## BEGIN GIVEN RECORDS

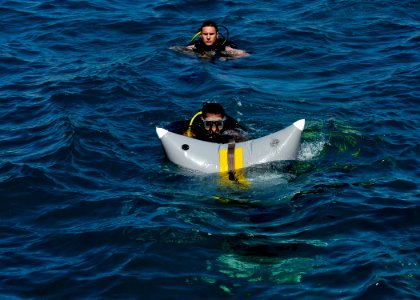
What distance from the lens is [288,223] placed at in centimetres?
Answer: 988

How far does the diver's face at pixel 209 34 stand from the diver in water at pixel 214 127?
4737 mm

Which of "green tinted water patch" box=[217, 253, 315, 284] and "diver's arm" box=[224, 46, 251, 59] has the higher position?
"diver's arm" box=[224, 46, 251, 59]

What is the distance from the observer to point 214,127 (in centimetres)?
1183

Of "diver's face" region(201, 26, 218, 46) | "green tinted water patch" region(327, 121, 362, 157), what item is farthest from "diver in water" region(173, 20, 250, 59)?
"green tinted water patch" region(327, 121, 362, 157)

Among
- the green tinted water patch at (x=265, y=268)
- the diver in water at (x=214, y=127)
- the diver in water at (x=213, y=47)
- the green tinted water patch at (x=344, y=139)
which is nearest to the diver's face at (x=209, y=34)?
the diver in water at (x=213, y=47)

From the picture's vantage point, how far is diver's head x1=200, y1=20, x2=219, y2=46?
54.1 ft

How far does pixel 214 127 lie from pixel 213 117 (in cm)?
19

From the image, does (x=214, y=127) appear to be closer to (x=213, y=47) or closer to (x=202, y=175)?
(x=202, y=175)

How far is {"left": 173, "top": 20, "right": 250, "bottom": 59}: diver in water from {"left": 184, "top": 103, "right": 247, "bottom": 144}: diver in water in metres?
4.74

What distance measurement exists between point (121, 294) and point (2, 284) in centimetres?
142

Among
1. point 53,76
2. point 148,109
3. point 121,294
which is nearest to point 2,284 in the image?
point 121,294

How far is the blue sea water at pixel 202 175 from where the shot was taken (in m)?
8.88

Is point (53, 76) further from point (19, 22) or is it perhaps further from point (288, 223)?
point (288, 223)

## END GIVEN RECORDS

WHAT THE TASK ASKS
Copy the stretch from the line containing "What distance measurement" through the end of the rows above, keeping every line, the requests included, but raise each number in the answers, whether a distance or a point coordinate, by 18.

IN RESPONSE
What distance measurement exists between point (121, 294) and point (2, 284) in centimetres?
160

Among
1. point 53,76
2. point 148,109
3. point 121,294
which is nearest to point 2,284 in the image?
point 139,312

How far is the blue sea water at pixel 202 175 from where the shot was taken (in m)?
26.88

Is point (53, 76) further from point (19, 22) or is it perhaps further from point (288, 223)?
point (306, 241)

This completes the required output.